### [Consignes]
**a.** Répondez à ces questions à l’aide du texte sur Samuel Dickstein :
(i) En quelle année Dickstein a-t-il créé le prototype du Comité ?
(ii) Quel nom de code le NKVD lui a-t-il donné ?
(iii) Entre quelles années les deux chercheurs ont-ils fouillé les dossiers du KGB ?
**b.** Pour chaque phrase, dites par oui ou par non si elle s’accorde avec le texte sur Samuel Dickstein, et citez les mots du texte qui tranchent :
(i) Dickstein était un élu républicain de Manhattan.
(ii) Le livre de Weinstein et Vassiliev s’intitule The Haunted Wood.
(iii) Dickstein vendait ses services surtout par conviction antifasciste.

### [Document]

----

Il s’appelait Samuel Dickstein, élu démocrate de Manhattan qui a créé le prototype du Comité en 1934 comme moyen de traquer les nazis locaux. Sa campagne contre la propagation du fascisme américain et son poste d’après-guerre comme juge à New York, sont honorés par une collection commémorative de ses écrits dans les Archives des Juifs Américains.
Mais pour le NKVD ( précurseur du KGB), Dickstein était un homme important, bien que dérangeant, un agent qui, à cause de ses penchants mercenaires, mérita le nom de code « Crook » (Escroc). Pendant seulement un peu plus de deux ans, à la veille de la seconde guerre mondiale, ses contacts pensaient qu’il valait son pesant d’or. Ce fut la seule fois, et autant qu’on le sache, la dernière, que les maîtres soviétiques de l’espionnage ont réussi à « acheter » un membre du Congrès.
La carrière d’espion de Dickstein a été révélée aujourd’hui au grand jour grâce à un accord passé par les éditeurs américains Random House avec un réseau de « vieux briscards » du KGB, l’Association des Officiers Retraités du KGB. En échange d’un gros paiement cash, deux chercheurs, Allen Weinstein, expert en espionnage américain, et Alexandre Vassiliev, un agent russe en retraite, ont eu environ deux années, entre 1994 et 1996 pour fouiller dans un tas de dossiers du KGB. Ils ont été alors en mesure de comparer ce qu’ils avaient trouvé avec les interceptions américaines des communications de renseignements soviétiques de l’époque.
Dans leur livre, The Haunted Wood, Weinstein et Vassiliev décrivent une Amérique inusuelle, où certains des plus riches et des plus brillants de l’ère New Deal ont rivalisé pour espionner pour le compte de Staline. Ce fut le point culminant de la gauche américaine. The Haunted Wood décrit un monde où : « Des communistes déclarés ou cachés, des socialistes démocratiques, des ouvriers agricoles militants, et les démocrates fidèles à Roosevelt ont trouvé un terrain d’entente au sein des nombreuses nouvelles agences et des anciens ministères du gouvernement de FDR (Franklin Delano Roosevelt) ». Les espions qui ont poussé dans ce ferment sont apparus sous de nombreuses formes. À côté de Dickstein, qui vendait ses services principalement pour de l’argent, il y avait des mordus égalitaristes de la politique du New Deal, devenus espions par conviction antifasciste, et la fille de l’ambassadeur américain à Berlin, qui le faisait pour l’amour et le sexe.

----

### [Données enregistrées]
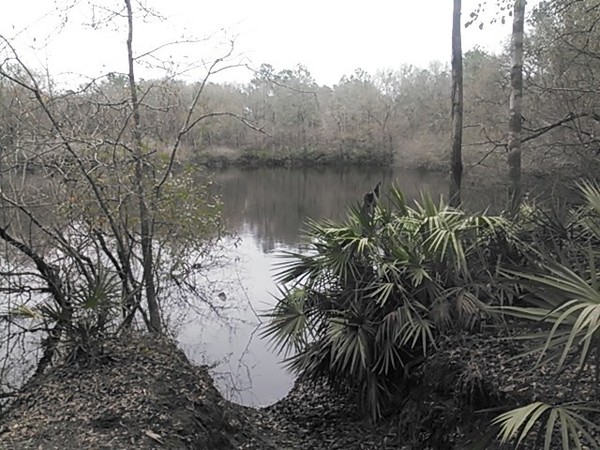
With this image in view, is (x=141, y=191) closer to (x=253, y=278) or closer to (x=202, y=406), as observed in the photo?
(x=202, y=406)

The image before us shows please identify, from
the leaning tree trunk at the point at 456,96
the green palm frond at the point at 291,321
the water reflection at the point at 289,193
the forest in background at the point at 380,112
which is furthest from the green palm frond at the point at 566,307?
the water reflection at the point at 289,193

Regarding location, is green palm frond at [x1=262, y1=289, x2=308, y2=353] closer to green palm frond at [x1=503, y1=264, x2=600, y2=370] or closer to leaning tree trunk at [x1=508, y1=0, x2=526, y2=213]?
green palm frond at [x1=503, y1=264, x2=600, y2=370]

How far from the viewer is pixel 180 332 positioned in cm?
909

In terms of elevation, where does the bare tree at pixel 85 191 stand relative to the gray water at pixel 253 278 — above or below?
above

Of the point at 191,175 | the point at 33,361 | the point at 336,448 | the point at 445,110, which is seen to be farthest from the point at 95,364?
the point at 445,110

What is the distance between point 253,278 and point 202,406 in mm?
7591

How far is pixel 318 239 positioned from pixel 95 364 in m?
2.53

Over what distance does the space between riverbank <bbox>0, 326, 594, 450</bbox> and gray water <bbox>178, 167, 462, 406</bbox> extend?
6.73 ft

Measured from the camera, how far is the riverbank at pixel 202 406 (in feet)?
11.7

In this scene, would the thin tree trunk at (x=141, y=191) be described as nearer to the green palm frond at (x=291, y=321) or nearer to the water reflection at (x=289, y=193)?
the green palm frond at (x=291, y=321)

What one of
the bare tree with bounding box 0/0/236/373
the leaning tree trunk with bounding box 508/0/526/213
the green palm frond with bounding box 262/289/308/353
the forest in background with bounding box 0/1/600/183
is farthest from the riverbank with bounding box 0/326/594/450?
the leaning tree trunk with bounding box 508/0/526/213

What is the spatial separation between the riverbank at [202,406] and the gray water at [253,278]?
2052mm

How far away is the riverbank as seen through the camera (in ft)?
Result: 11.7

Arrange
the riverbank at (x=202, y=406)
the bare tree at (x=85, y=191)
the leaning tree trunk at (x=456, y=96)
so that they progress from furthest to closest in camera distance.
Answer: the leaning tree trunk at (x=456, y=96)
the bare tree at (x=85, y=191)
the riverbank at (x=202, y=406)
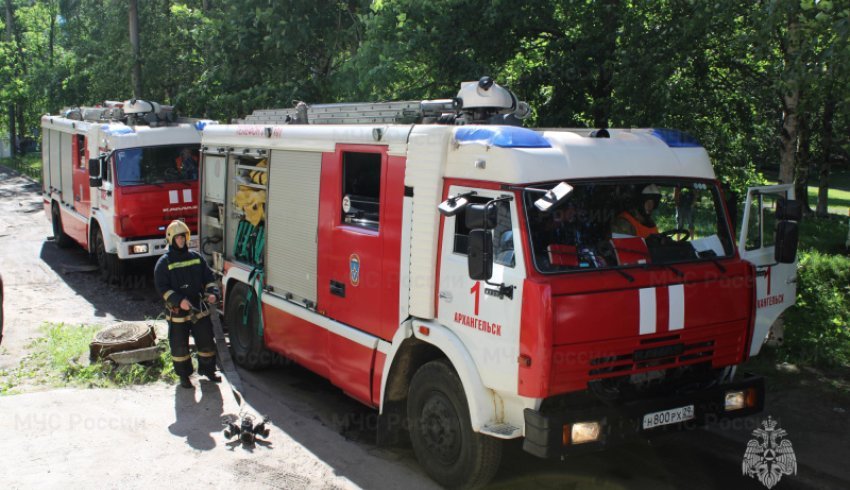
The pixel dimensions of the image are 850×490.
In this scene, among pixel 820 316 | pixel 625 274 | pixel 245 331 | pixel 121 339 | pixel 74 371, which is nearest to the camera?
pixel 625 274

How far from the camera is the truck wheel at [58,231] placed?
56.5ft

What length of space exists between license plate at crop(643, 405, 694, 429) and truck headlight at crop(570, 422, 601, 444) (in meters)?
0.39

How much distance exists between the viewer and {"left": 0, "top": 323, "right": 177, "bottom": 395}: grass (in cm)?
814

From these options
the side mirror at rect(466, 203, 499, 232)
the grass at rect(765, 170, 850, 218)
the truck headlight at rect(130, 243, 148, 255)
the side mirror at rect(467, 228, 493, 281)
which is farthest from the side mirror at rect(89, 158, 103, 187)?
the grass at rect(765, 170, 850, 218)

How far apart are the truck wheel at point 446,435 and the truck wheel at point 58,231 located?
13.7 metres

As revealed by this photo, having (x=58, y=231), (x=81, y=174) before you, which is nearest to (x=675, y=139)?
(x=81, y=174)

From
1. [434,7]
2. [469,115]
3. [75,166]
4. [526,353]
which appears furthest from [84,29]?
[526,353]

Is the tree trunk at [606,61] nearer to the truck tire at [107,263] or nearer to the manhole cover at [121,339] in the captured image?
the manhole cover at [121,339]

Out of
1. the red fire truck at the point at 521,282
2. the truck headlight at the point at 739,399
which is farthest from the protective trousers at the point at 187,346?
the truck headlight at the point at 739,399

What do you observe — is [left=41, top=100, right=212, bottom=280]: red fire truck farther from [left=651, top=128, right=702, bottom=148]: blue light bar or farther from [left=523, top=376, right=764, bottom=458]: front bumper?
[left=523, top=376, right=764, bottom=458]: front bumper

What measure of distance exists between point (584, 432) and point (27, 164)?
38147 millimetres

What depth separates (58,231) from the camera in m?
17.4

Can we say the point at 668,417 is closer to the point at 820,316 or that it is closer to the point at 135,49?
the point at 820,316

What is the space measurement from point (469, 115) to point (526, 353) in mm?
2459
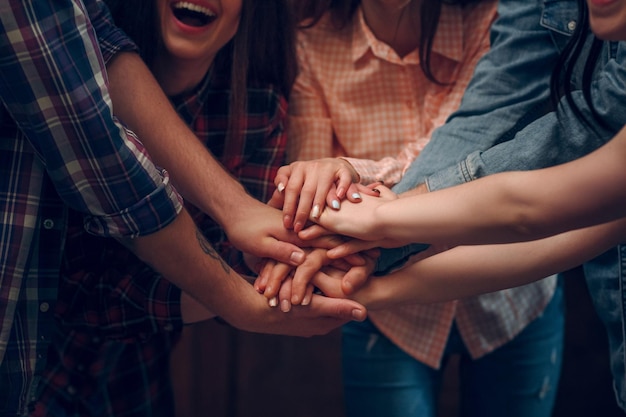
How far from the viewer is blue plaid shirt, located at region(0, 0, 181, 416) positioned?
85 centimetres

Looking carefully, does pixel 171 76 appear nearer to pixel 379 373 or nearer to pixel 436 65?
pixel 436 65

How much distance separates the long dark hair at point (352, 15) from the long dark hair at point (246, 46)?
35 millimetres

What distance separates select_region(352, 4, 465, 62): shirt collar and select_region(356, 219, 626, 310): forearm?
0.31 metres

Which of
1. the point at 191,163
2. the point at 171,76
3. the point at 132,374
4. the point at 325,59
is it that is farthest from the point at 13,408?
the point at 325,59

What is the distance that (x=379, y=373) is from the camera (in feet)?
4.07

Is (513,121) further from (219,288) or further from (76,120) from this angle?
(76,120)

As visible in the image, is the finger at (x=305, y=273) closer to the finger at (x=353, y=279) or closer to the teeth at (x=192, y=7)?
the finger at (x=353, y=279)

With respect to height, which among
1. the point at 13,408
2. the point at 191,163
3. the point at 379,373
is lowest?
the point at 379,373

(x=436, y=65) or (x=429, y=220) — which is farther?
(x=436, y=65)

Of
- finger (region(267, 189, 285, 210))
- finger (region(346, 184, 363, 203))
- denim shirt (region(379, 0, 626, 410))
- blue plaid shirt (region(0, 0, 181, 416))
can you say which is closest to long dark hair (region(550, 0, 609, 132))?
denim shirt (region(379, 0, 626, 410))

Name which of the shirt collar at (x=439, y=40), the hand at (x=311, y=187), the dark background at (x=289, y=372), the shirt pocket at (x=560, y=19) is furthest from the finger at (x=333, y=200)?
the dark background at (x=289, y=372)

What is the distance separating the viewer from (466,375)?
1.32 metres

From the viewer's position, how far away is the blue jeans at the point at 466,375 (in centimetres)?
124

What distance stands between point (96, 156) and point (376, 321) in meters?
0.51
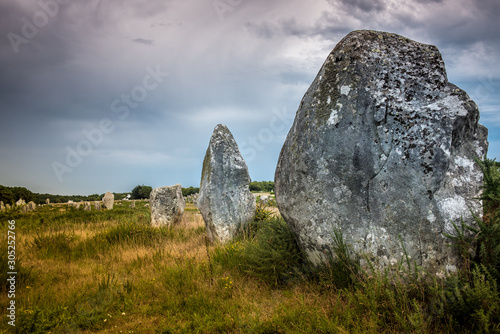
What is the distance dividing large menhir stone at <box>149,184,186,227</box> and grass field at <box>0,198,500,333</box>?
17.2ft

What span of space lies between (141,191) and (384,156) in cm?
4474

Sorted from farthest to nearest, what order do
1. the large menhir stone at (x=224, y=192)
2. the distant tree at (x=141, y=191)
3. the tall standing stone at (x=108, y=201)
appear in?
the distant tree at (x=141, y=191) → the tall standing stone at (x=108, y=201) → the large menhir stone at (x=224, y=192)

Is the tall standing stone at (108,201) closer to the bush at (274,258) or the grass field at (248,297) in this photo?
the grass field at (248,297)

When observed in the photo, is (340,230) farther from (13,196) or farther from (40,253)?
(13,196)

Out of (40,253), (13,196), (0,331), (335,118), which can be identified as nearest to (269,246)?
(335,118)

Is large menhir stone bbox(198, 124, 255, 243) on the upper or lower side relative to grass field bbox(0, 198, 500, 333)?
upper

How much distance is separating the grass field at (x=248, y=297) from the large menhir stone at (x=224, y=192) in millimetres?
1867

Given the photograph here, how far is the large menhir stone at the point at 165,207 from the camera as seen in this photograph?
12.5 metres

----

### [Liste des réponses]
**a.**
(i) En 1934.
(ii) « Crook » (Escroc).
(iii) Entre 1994 et 1996.

**b.**
(i) Non : « élu démocrate de Manhattan ».
(ii) Oui : « Dans leur livre, The Haunted Wood, Weinstein et Vassiliev ».
(iii) Non : « qui vendait ses services principalement pour de l’argent ».